When the war game got underway a week later, the white boy and the boy he’d verbally abused ended up on the same team. The boy who’d been the angriest was on the other. Carol’s son says some of the boys fought over team names, but he didn’t sense any fun-spoiling animosity.
“dont thikn anyone was mad just gonna have fun
“like they argud about teems and stuff but then it was ok with everyone to do up against down”
The next morning, he says, he learned that the game itself had a history and roots in a long-established rivalry between floors in the dorm.
One MSSD graduate, a Gallaudet freshman who asked that his name not be used, said the games began in the 2005n2006 school year. The contests began as water fights, he writes in an e-mail, and the dorm staff gave the OK so long as the students cleaned up. “We would use water balloons, condoms, cups full of water and even trashcans,” he writes. He says the residence education director eventually banned the games, but the dorm staff would usually look the other way.
Like most boarding school dorms, the residence halls at MSSD have always been incubators for socially charged adolescent games.
Ryan Leon, who graduated in 1994, says the pranks were sometimes cruel but not overtly racist.
“I’d kind of rather keep those pranks to myself as I’m unsure how long the statute of limitations lasts,” he says. Because the school is small, he adds, “you couldn’t be as choosy about who to be friends with. So all of us, coming from different backgrounds and races, pretty much got along and were friends. There was not much of a racial divide among us.”
MSSD spokeswoman Danielle Puzio acknowledges problems with the water fights last year. As for this year’s events, she could not comment on specifics because of privacy restrictions. D.C. police have yet to file any charges. Puzio says that the basement wing of the dorm does have more black students than the first floor but notes that both floors are still diverse.
She says the school has long made an effort to encourage healthy race relations.

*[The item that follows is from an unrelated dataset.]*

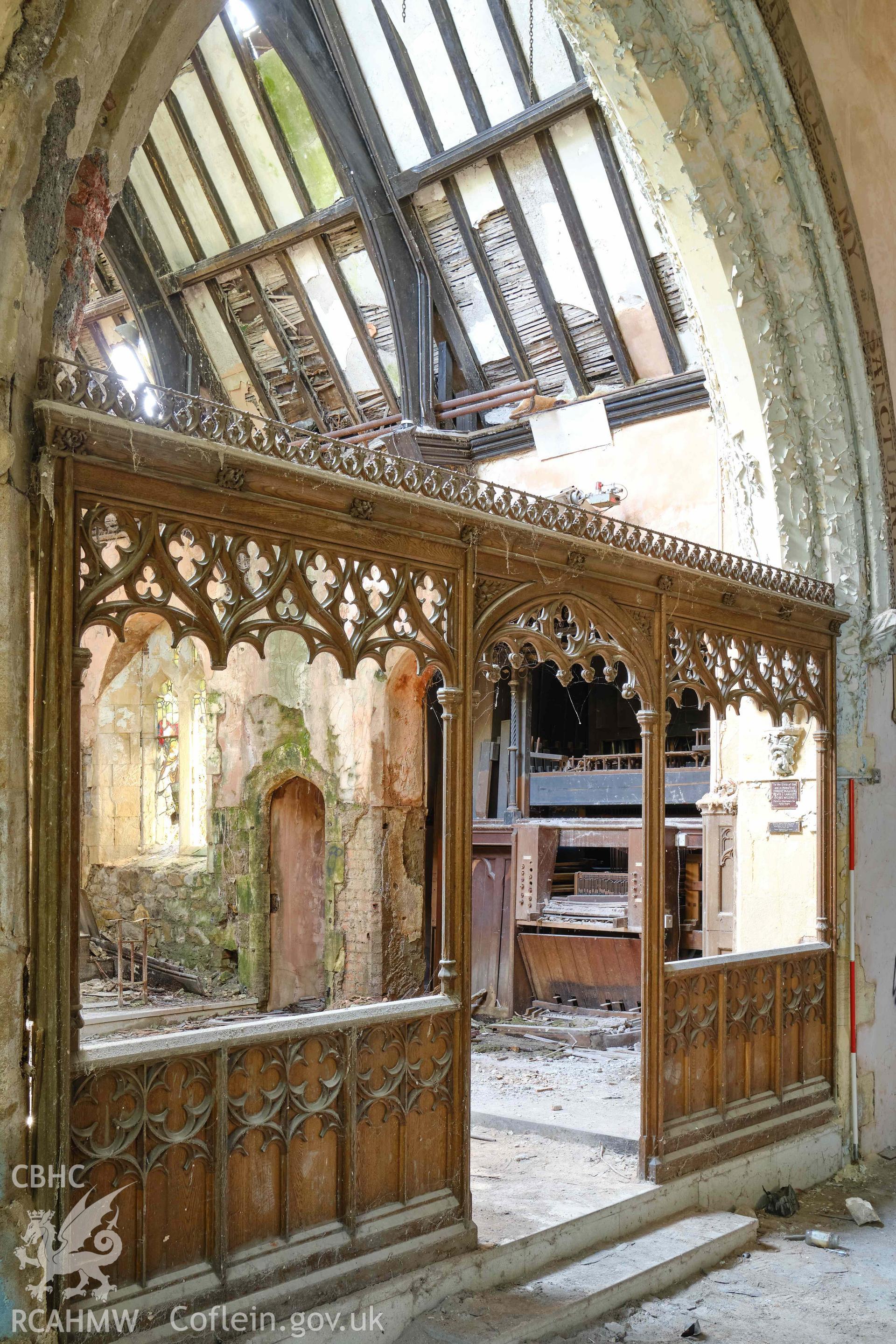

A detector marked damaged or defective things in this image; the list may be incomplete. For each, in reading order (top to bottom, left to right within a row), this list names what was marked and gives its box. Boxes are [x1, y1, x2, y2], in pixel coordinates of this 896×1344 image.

peeling plaster on arch [548, 0, 892, 742]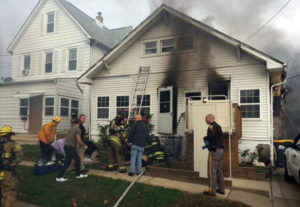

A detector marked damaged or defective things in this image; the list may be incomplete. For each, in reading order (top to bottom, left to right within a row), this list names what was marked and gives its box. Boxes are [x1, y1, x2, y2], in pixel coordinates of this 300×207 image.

broken window [209, 80, 230, 100]
broken window [240, 89, 258, 118]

The incident is clearly taking a toll on the Gallaudet community. On Oct. 16, Dr. Katherine A. Jankowski, the dean who oversees MSSD, announced her resignation, citing health problems and the stress of “the recent crisis.”
On Oct. 22, Carol received a written response to her appeal of her son’s expulsion. Interim principal Daniel Dukes said the school stood by its decision.
According to the parent/student handbook, her son’s actions were grounds for expulsion. The letter read, “After carefully reviewing the events of this serious situation again, I do believe that [he], through his actions, should be considered as having a ‘significant role’ in the harassment and bullying of the victim.”
Carol’s son heard from friends in the dorm that one of the seven boys who, like him, were originally expelled has been allowed to return to school. Meanwhile, Carol hasn’t heard back on her request for a second appeal.
School officials in Levittown have offered to admit her son to a regular classroom with an interpreter. It’s a familiar, and inadequate, solution.
“I don’t know, I just don’t know,” she says as to her next step. “I’m beside myself at this point.”